▸ Passage given:
Can they? Both QFT and GR are based on real numbers, and the Standard Model has twenty-odd free parameters which are real numbers and hence in principle can require infinitely many bits to be fully specified. (Or do you mean something else by “the currently proposed laws”?)
That's a very good point.
It is where S.I. strays from how we applied Occam's razor.
If you lack knowledge of any discrete behaviour, it seems reasonable to assume that function is continuous, as a more likely hypothesis than it is made of steps of some specific size. The S.I. would produce models that contain specific step size, with highest probability for the shortest representable step size.
edit: how the hell is that 'wrong'?
As long as our best model of the laws of physics includes the concept of Planck time (Planck length), doesn't that mean that time (space) is discrete and that any interval of time (length of space) can be viewed as an integer number of Planck times (Planck lengths)?
We don't have anything remotely like a well-established theory of quantum gravity yet, so we don't know. Anyway, lack of observable frequency dispersion in photons from GRBs suggests space-time is not discrete at the Planck scale.[http://www.nature.com/nature/journal/v462/n7271/edsumm/e091119-06.html]
Doesn't quite work like this so far, maybe there will be some good discrete model but so far the Plank length is not a straightforward discrete unit, not like cell in game of life. More interesting still is why reals have been so useful (and not just reals, but also complex numbers, vectors, tensors, etc. which you can build out of reals but which are algebraic objects in their own right).
't Hooft has been quite successful in defining QM in terms of discrete cellular automata, taking "successful" to mean that he has reproduced an impressive amount of quantum theory from such a humble foundation.
This is answered quite trivially by simple analogy: second-order logics are more expressive than first-order logics, allowing us to express propositions more succinctly. And so reals and larger numeric abstractions allow some shortcuts that we wouldn't be able to get away with when modelling with less powerful abstractions.

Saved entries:
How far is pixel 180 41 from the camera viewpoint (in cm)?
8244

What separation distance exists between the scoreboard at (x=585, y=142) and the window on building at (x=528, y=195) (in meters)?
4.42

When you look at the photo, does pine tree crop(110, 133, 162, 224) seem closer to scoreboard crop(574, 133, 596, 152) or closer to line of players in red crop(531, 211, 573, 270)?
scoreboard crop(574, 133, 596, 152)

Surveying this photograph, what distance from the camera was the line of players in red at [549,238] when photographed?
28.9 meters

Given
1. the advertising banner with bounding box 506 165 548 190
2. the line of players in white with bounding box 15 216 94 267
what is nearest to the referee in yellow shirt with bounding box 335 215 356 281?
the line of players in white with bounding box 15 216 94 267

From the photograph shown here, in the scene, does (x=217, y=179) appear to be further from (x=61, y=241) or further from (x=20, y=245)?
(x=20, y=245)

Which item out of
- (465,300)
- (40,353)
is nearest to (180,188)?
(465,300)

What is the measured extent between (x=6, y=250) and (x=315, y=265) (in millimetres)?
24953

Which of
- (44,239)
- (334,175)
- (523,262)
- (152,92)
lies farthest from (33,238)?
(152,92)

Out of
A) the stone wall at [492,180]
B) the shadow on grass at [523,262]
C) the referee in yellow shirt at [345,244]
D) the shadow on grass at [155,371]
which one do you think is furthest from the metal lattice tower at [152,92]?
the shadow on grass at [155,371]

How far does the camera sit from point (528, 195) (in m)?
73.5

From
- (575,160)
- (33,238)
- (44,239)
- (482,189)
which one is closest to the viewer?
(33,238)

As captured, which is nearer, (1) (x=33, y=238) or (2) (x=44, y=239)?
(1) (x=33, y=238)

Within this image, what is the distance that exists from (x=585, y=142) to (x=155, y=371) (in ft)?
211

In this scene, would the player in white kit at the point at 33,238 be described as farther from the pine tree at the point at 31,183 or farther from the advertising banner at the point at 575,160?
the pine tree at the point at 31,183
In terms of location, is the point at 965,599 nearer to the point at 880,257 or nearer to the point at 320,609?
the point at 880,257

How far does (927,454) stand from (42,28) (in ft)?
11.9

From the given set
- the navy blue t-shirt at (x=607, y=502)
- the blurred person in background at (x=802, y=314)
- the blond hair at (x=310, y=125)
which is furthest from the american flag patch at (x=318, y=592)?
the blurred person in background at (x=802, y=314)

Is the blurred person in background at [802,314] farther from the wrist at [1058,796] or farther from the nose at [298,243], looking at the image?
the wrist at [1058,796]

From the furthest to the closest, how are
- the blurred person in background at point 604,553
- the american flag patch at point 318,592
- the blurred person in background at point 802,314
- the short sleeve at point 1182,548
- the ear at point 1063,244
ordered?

▸ Set problem A: According to the thread, what does the lack of observable frequency dispersion in photons from GRBs suggest?
▸ Set problem B: Give again the part of the thread between "It is where" and "times (Planck lengths)?", inclusive.
▸ Set problem C: Decide whether each statement agrees with the thread, answering yes or no and quoting the words that settle it: (i) The Standard Model has twenty-odd free parameters. (ii) The Planck length is a straightforward discrete unit, like a cell in the game of life. (iii) First-order logics are more expressive than second-order logics.
The saved entries have no connection to the thread.

▸ Exercise result A: It suggests that space-time is not discrete at the Planck scale.

▸ Exercise result B:
It is where S.I. strays from how we applied Occam's razor.
If you lack knowledge of any discrete behaviour, it seems reasonable to assume that function is continuous, as a more likely hypothesis than it is made of steps of some specific size. The S.I. would produce models that contain specific step size, with highest probability for the shortest representable step size.
edit: how the hell is that 'wrong'?
As long as our best model of the laws of physics includes the concept of Planck time (Planck length), doesn't that mean that time (space) is discrete and that any interval of time (length of space) can be viewed as an integer number of Planck times (Planck lengths)?

▸ Exercise result C:
(i) Yes: "the Standard Model has twenty-odd free parameters which are real numbers"
(ii) No: "the Plank length is not a straightforward discrete unit, not like cell in game of life"
(iii) No: "second-order logics are more expressive than first-order logics"